We don’t judge anyone for anything.
Maxim #42
“Be compassionate, as your Father is compassionate. Do not judge, and you will not be judged. Do not condemn, and you will not be condemned. Pardon, and you shall be pardoned. Give, and it shall be given to you. Good measure, pressed down, shaken together, running over, will they pour into the fold of your garment. For the measure you measure with will be measured back to you.” (Luke 6:36-38)
Every Christian knows Christ’s teaching when it comes to judging others. We are called to the high standard of forgiving as the Father forgives, while leaving the judgment to Him. This is a difficult task to accomplish. Many times I struggle with this, as not judging another doesn’t mean condoning sinful actions. Perhaps a good example is the recent shooting in Colorado. Christians should speak out loudly against crimes of violence, but it is not our place to judge the man who committed this crime. Our job is to pray for those who mourn the loss of loved ones and to do what we can to support them. We should also pray that whatever has been broken in James Holmes will through God’s grace once again be made whole so that he may repent for what he has done.
Whenever there is a shooting like the recent one in Colorado, it brings back memories of the morning June 10, 2002. That morning I received a call from Bill Reed, whose son is a monk of Conception Abbey in Missouri. Bill shared his distress at the news that a gunman was reported to have entered the monastery and shots had been fired. Later in the day, following hours of anxious waiting, we learned that Bill’s son was safe, but that Br. Damian Larson and Fr. Philip Schuster were dead and that Fr. Kenneth Reichert and Fr. Norbert Schappler had been injured in the shooting. Lloyd Jeffress, the man responsible for the shootings, had also taken his own life.
A few days later, I traveled to the Abbey for the funeral, where I experienced a powerful witnesses of forgiveness from the monastic community. To this day I find strength in the words shared by Fr. Albert Bruecken at the wake service for Br. Damian and Fr. Philip.
Monday, two monks were killed. The real tragedy here is not that Fr. Philip and Br. Damian are dead. We all come to the monastery to die, and it begins in the novitiate with humble jobs like cleaning bathrooms. Every act of obedience is a dying to self in service of Christ as seen in the brothers in the monastery and the people who come here. We feel their loss, their seemingly senseless loss. But in the last analysis, that is not the real tragedy, because their lives and their faith in the resurrection prepared them for this moment. No, the real tragedy is that Lloyd Jeffress came here troubled and without peace, and he shot the very people who might have helped him find it.
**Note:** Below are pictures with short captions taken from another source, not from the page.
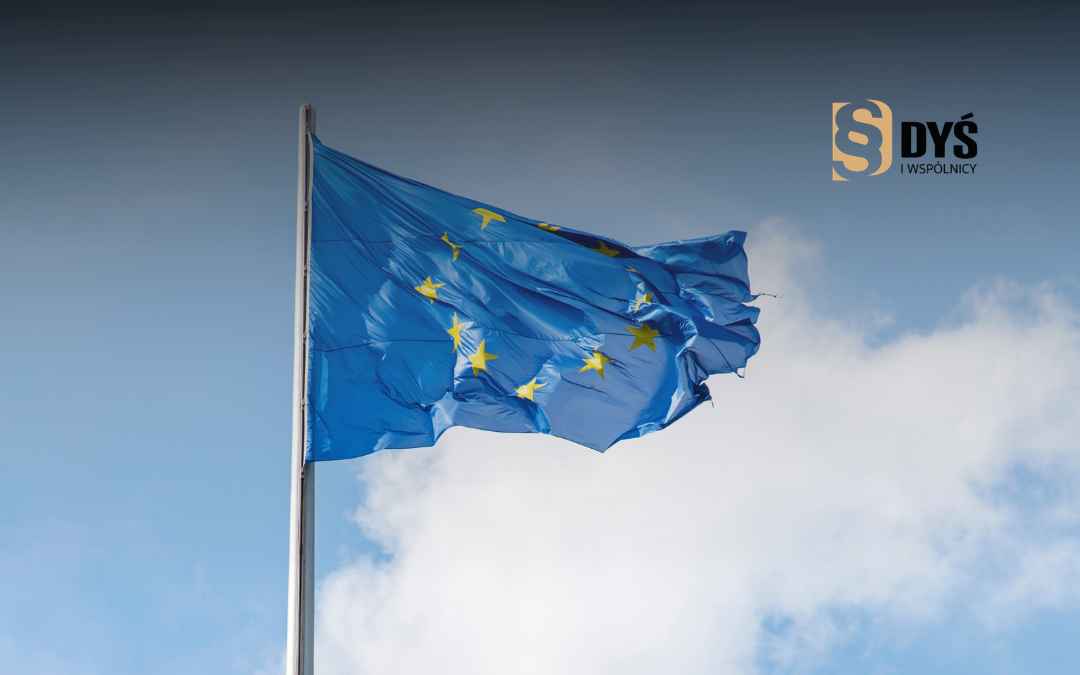 Flaga Unii Europejskiej powiewająca na tle nieba – symbolizuje nadchodzący wyrok TSUE w sprawie frankowiczów.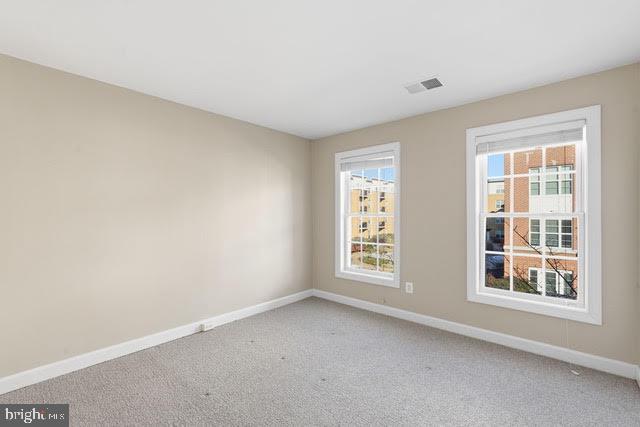 RESERVE AT TYSONS CORNER - Residential Lease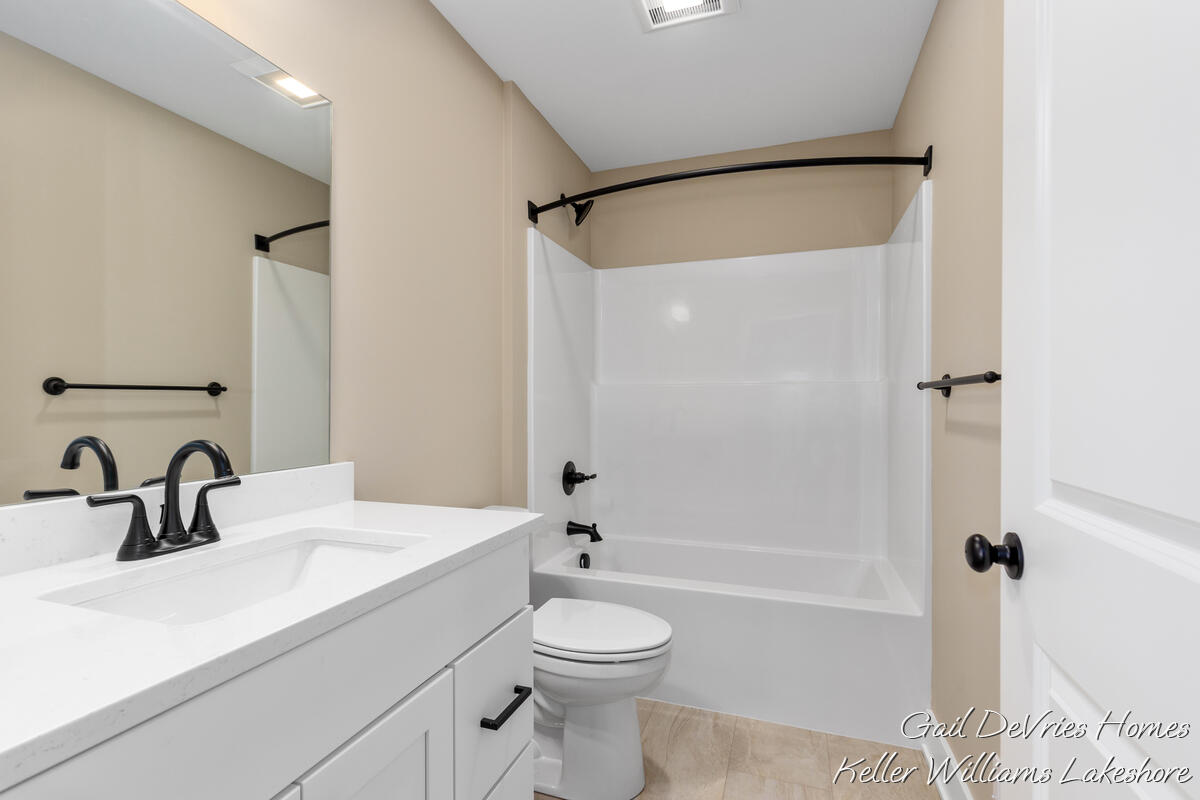 4498 Meadow Pond Way UNIT&nbsp;66, Hamilton, MI, 49419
Was he fighting depression? In Br. Damian, he shot a man who had fought his own battle with depression and was winning. A man who though gruff in appearance was fragile himself and sensitive to others, who could laugh at himself and his foibles, and bring others into that circle of laughter and delight. In sharing his struggles and laughter one could find the beginning of a cure for depression.
Did Mr. Jeffress harbor a grudge against someone or something? Did he need to experience forgiveness and/or reconciliation? In Fr. Philip, he killed someone whom people sought out as a confessor and confidant, one who served as a father figure to many because of his wisdom and compassion which was experienced by many both young and old. That is the tragedy: that the peace of Christ which we have cultivated here for almost 130 years, he did not find, but only brought violence and destruction.
When I say that the real tragedy here is not that Fr. Philip and Br. Damian are dead, I do not mean to minimize the loss that our community has experienced. We have lost two excellent monks, the kind of men one does not replace.
I do not wish to judge Mr. Jeffress – we pray for his soul as well, perhaps above all. But what he did disrupted our peace, invaded our lives, violated our home and left us helpless before the great loss he wreaked. Why this happened, I do not know – God will reveal that in time. But the evil he did must not triumph, must not define our lives henceforth. We need to find a way to forgive, heal, and move on, though right now the pain makes it difficult.
It was clear to me that day that monks of Conception Abbey had been prepared for this tragedy through their life long practice of forgiving each other and their daily struggle to leave the judgment of others to God. They knew how to forgive when it was most difficult. They showed me that forgiveness is something we learn by practicing it every day with those around us.